Print the material below line for line, keeping every character and line unchanged.

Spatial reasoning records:
-=-=-
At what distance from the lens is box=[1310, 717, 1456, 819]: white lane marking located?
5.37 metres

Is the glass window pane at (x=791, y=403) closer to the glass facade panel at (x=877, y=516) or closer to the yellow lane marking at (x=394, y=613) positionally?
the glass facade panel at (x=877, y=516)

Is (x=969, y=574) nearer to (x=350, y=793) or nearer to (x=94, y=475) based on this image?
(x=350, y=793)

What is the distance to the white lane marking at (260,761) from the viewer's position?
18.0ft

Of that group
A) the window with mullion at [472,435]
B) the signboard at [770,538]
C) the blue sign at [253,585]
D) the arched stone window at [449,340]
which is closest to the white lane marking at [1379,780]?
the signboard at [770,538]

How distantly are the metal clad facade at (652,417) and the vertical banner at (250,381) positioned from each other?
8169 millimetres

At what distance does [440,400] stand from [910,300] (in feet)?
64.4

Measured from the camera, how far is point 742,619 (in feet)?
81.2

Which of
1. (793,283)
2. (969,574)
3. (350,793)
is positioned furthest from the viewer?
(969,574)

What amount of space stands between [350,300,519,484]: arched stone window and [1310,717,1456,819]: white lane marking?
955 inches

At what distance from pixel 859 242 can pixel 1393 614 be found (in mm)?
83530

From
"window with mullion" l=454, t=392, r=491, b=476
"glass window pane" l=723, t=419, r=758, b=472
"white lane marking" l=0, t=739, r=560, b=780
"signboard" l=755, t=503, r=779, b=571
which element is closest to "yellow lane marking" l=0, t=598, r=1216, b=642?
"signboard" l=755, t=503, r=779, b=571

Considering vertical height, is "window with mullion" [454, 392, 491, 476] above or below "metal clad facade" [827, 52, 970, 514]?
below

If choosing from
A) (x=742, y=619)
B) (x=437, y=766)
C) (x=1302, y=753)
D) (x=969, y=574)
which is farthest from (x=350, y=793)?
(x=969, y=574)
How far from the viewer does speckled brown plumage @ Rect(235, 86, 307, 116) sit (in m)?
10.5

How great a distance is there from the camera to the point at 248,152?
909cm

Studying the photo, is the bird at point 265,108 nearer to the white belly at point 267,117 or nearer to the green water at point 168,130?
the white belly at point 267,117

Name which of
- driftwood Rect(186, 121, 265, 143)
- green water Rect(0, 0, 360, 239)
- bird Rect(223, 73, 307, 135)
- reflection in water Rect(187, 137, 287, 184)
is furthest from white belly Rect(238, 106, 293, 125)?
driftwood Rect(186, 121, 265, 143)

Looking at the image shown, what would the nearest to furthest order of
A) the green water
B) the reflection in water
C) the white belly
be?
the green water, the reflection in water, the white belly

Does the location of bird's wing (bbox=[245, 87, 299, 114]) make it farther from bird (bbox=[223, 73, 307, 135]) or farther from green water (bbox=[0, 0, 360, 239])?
-=-=-
=== Task response ===
At what distance from the lens is box=[1310, 717, 1456, 819]: white lane marking located?
5.37 metres

Is the glass window pane at (x=791, y=403) closer to the glass facade panel at (x=877, y=516) or closer to the yellow lane marking at (x=394, y=613) positionally?
the glass facade panel at (x=877, y=516)

Is (x=969, y=574) nearer to (x=350, y=793) or nearer to (x=94, y=475) based on this image?
(x=350, y=793)

What is the distance to the white lane marking at (260,761) from the viewer's position?
18.0ft

Of that group
A) the window with mullion at [472,435]
B) the signboard at [770,538]
C) the blue sign at [253,585]
D) the arched stone window at [449,340]
which is closest to the white lane marking at [1379,780]?
the signboard at [770,538]

How distantly are the metal clad facade at (652,417) and the vertical banner at (250,381) positioned from each other?
8169 millimetres

At what distance does [440,400] stand from [910,300] (in feet)?
64.4

Measured from the camera, how far is point 742,619 (in feet)?
81.2

Which of
1. (793,283)
2. (969,574)
3. (350,793)
is positioned furthest from the viewer?
(969,574)

What amount of space stands between [350,300,519,484]: arched stone window and [1310,717,1456,819]: white lane marking?
955 inches

At what distance from pixel 859 242 can pixel 1393 614 be found (in mm)?
83530

From
"window with mullion" l=454, t=392, r=491, b=476
"glass window pane" l=723, t=419, r=758, b=472
"white lane marking" l=0, t=739, r=560, b=780
"signboard" l=755, t=503, r=779, b=571
which element is closest to "yellow lane marking" l=0, t=598, r=1216, b=642?
"signboard" l=755, t=503, r=779, b=571

Considering vertical height, is "window with mullion" [454, 392, 491, 476] above or below "metal clad facade" [827, 52, 970, 514]?
below

If choosing from
A) (x=742, y=619)
B) (x=437, y=766)
C) (x=1302, y=753)
D) (x=969, y=574)
which is farthest from (x=350, y=793)?
(x=969, y=574)
How far from the viewer does speckled brown plumage @ Rect(235, 86, 307, 116) sit (in m)?
10.5

How great a distance is there from the camera to the point at 248,152?
909cm

Studying the photo, is the bird at point 265,108 nearer to the white belly at point 267,117 or nearer to the green water at point 168,130?
the white belly at point 267,117

Name which of
- driftwood Rect(186, 121, 265, 143)
- green water Rect(0, 0, 360, 239)
- bird Rect(223, 73, 307, 135)
- reflection in water Rect(187, 137, 287, 184)
is furthest from white belly Rect(238, 106, 293, 125)?
driftwood Rect(186, 121, 265, 143)

Looking at the image shown, what would the nearest to furthest order of
A) the green water
B) the reflection in water
C) the white belly
be?
the green water, the reflection in water, the white belly

Does the location of bird's wing (bbox=[245, 87, 299, 114]) make it farther from bird (bbox=[223, 73, 307, 135]) or farther from green water (bbox=[0, 0, 360, 239])?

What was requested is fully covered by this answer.